* **Brano di testo**
CRONACA

Omicidio Cinzia Pinna, chiuse le indagini All’imprenditore Ragnedda contestato l’omicidio volontario con l’aggravante dei motivi abietti. I difensori, che puntano sulla legittima difesa, esprimono «sconcerto» per la tesi dell’accusa

La procura di Tempio (foto Ministero Giustizia)

La Procura di Tempio Pausania ha chiuso le indagini sull’omicidio di Cinzia Pinna, 33 anni di Castelsardo, uccisa il 12 settembre 2025 con tre colpi di pistola in faccia nello stazzo di Conca Entosa, a Palau. L’indagato, l’imprenditore vitivinicolo Emanuele Ragnedda, è accusato di omicidio volontario con le aggravanti di motivi futili e abbietti, sevizie e crudeltà, oltre a occultamento di cadavere e porto abusivo d’arma. La pm Noemi Mancini ha escluso la legittima difesa.

La difesa, affidata agli avvocati Gabriele Satta e Luca Montella, contesta l’impianto accusatorio e ribadisce la tesi della legittima difesa, sostenendo che l’ipotesi del movente non regge e che il loro assistito avrebbe reagito a un’aggressione armata. I legali parlano di “processo mediatico” e si dicono fiduciosi nell’esito del dibattimento.

A sostegno della difesa sarà presentata una perizia del consulente Dario Redaelli, che avrebbe rilevato tracce di sangue dell’indagato sulla scena del crimine.

* **Compito da svolgere**
Secondo il brano di testo sull'omicidio di Cinzia Pinna, quale pm ha escluso la legittima difesa?

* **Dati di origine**
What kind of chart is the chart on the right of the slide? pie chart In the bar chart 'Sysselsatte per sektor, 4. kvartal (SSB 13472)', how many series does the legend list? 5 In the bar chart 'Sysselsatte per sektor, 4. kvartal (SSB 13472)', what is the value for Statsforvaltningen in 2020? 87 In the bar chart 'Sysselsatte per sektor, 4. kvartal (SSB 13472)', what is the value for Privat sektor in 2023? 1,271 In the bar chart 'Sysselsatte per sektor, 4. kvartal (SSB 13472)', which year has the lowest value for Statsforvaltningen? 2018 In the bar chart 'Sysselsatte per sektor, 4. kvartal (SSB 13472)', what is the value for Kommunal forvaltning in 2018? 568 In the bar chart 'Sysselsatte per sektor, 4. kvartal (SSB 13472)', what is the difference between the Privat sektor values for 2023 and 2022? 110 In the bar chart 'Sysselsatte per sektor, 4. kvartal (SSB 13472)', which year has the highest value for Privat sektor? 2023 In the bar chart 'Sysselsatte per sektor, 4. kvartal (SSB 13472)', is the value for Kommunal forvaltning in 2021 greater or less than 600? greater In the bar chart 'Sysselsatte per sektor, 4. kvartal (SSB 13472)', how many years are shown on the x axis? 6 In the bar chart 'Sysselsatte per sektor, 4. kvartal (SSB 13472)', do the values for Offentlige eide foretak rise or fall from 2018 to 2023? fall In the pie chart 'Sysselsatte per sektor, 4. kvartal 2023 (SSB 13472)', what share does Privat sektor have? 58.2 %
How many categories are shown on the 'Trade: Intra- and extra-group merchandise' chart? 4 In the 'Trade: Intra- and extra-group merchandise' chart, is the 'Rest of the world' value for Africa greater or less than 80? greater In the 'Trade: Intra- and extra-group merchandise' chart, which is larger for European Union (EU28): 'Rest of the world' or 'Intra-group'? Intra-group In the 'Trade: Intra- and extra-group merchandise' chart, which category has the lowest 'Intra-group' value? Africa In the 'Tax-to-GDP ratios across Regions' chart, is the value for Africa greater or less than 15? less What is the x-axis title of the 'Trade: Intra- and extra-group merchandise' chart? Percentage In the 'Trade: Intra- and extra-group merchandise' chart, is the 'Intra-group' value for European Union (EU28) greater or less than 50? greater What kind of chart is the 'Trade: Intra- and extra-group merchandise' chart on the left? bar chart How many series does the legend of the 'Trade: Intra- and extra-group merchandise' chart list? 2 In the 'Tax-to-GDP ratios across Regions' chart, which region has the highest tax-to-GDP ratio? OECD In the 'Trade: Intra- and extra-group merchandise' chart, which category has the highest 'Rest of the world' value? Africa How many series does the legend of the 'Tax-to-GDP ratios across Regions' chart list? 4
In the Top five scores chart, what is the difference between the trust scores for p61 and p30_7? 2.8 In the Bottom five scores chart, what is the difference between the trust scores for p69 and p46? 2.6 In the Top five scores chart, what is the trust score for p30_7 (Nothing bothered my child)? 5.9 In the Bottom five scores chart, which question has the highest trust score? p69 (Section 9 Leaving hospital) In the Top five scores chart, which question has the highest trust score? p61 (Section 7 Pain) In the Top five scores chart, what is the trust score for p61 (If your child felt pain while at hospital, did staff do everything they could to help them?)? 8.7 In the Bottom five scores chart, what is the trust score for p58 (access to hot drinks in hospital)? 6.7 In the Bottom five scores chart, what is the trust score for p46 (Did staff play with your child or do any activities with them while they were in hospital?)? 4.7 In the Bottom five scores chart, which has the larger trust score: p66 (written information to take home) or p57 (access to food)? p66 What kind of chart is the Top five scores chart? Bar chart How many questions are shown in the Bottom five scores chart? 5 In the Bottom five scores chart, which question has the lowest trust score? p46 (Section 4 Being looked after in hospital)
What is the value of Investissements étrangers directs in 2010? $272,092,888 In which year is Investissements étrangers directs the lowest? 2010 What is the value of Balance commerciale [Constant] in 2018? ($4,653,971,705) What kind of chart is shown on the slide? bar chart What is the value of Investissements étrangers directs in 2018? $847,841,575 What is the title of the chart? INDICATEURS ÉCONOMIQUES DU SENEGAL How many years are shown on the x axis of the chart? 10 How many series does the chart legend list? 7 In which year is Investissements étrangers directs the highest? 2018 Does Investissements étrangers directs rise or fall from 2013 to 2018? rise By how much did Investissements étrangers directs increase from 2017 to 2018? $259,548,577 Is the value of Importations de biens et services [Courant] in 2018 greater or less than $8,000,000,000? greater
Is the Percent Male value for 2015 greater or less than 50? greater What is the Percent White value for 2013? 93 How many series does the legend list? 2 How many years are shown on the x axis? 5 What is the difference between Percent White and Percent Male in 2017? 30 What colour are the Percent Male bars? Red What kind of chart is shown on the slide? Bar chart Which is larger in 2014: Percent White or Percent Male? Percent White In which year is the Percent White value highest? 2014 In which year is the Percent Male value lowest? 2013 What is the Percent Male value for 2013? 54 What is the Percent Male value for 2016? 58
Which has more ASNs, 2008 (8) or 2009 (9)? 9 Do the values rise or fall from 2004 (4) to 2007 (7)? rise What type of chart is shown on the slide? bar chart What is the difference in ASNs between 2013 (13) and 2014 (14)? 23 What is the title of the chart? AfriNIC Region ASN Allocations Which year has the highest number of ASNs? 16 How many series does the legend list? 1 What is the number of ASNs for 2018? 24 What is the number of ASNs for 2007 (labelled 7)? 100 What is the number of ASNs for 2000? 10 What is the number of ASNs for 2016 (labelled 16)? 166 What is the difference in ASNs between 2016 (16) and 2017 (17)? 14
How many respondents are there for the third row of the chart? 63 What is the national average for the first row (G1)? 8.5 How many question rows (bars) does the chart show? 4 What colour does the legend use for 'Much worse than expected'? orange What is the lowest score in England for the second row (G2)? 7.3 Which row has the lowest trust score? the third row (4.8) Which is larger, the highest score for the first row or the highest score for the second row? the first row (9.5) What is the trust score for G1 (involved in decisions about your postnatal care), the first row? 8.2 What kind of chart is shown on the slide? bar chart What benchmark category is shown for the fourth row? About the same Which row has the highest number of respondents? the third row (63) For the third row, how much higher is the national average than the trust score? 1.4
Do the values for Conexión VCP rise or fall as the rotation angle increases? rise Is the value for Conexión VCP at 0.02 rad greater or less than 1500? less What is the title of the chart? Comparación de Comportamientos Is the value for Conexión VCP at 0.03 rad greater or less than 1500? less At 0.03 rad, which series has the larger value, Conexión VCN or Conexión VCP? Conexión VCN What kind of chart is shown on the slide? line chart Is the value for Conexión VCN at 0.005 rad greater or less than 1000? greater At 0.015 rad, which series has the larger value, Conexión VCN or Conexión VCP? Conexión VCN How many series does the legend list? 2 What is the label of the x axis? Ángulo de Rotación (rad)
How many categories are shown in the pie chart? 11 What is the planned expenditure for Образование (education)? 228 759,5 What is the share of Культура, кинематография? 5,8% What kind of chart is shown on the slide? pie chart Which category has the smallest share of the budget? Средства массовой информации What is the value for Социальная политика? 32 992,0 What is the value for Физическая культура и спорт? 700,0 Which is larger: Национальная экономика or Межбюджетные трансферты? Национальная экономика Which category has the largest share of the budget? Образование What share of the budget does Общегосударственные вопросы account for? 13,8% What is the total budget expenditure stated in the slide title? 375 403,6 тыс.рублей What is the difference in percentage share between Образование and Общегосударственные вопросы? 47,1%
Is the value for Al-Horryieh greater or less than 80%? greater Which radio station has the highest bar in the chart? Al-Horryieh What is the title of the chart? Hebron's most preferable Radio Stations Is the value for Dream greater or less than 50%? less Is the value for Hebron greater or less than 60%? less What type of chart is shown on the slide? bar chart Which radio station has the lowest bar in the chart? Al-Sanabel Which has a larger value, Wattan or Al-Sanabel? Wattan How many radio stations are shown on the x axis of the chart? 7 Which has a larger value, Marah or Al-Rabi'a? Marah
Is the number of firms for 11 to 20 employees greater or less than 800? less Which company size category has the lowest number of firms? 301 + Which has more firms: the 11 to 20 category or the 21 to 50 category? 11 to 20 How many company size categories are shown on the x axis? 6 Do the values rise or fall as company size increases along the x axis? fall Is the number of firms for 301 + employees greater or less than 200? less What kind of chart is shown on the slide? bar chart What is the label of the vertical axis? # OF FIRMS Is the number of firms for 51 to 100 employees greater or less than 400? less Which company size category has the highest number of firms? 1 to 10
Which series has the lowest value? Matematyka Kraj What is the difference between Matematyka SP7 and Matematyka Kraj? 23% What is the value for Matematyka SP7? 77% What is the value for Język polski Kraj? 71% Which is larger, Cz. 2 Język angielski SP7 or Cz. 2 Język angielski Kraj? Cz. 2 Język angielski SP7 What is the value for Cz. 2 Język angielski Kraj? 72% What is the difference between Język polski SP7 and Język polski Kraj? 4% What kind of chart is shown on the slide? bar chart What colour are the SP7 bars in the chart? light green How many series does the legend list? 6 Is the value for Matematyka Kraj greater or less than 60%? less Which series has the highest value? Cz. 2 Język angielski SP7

* **Spazio risposta**
La pm Noemi Mancini.